This is a qualified finish. I still need to quilt the border and bind the edges. But the creative work is essentially done. I chose to use echo lines to quilt the background. The work went swiftly and smoothly.
The cotton damask fabric is a joy to work with. I had the benefit of a fresh needle in my machine, thanks to the delivery of my on-line order from Bluprint.com.
Following the example of Lola Jenkins, I used Prismacolor pencils to color the image. I had never tried this medium on fabric before. But by working slowly and carefully, I managed okay, rendering shadow and highlights modestly. Here she is as of today.
Here is a close-up of the subject.
I noticed that a damask vine landed smack in the middle of her onesie. I didn’t plan that placement, but serendipity happens. So I chose to leave it unpainted and embroidered a running stitch around it.
At 18 inches square, this piece is a good size for framing or mounting on artist canvas. Perhaps the arts supply store will open soon and I can buy what I need. In the meantime, she will be tacked up on one of my foamboard panels, allowing me to admire her on a regular basis.
How many of you remember a time when fine dining took place on a table set something like this? Okay, don’t answer that. I’d like us all to maintain our youthful appearances. I do remember that time – perhaps 30 or so years ago. Back then I went to the extent of buying crystal glassware. But the silverplate and the damask linens were given to me by the generation ahead of me. Every once in a while I get out the silver. The pale pink damask napkins you see in the photo were a gift from my mother-in-law. I’ve never found a use for them that fits my current lifestyle. They have been in the back of the linen closet, unused, for almost twenty years.
But that ended this week, thanks to Lola Jenkins and Thread Art. While stashing away some other fabric, one of the napkins fell out onto the floor. Timing is everything! It came to me that I could sew a portrait on this pale pink piece of fabric.
The subject I have in mind is my grand-daughter, from this photo taken at four weeks.
I decided to overlay this image onto one of a daylily. How about this one?
In the thread art process, the photographs are manipulated to size, and then the contour lines of the image parts are marked up. Here is the baby photo after marking.

Collected data entries
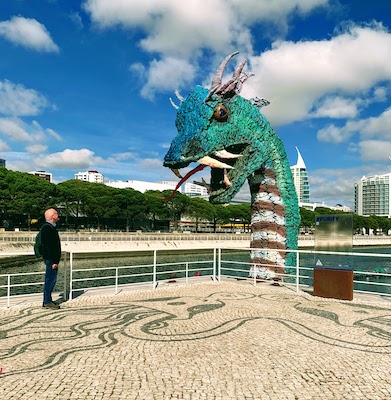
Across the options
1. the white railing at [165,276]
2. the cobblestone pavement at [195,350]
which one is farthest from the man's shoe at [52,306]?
→ the white railing at [165,276]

Jobs.
1. Swap "damask" for "linen" in the quilting post, and write out the passage that begins at "This is a qualified" and stops after "order from Bluprint.com.".
2. Copy the collected data entries line for line, leaving out the pictures.

Answers to the exercises.
1.
This is a qualified finish. I still need to quilt the border and bind the edges. But the creative work is essentially done. I chose to use echo lines to quilt the background. The work went swiftly and smoothly.
The cotton linen fabric is a joy to work with. I had the benefit of a fresh needle in my machine, thanks to the delivery of my on-line order from Bluprint.com.

2.
Across the options
1. the white railing at [165,276]
2. the cobblestone pavement at [195,350]
which one is farthest from the man's shoe at [52,306]?
→ the white railing at [165,276]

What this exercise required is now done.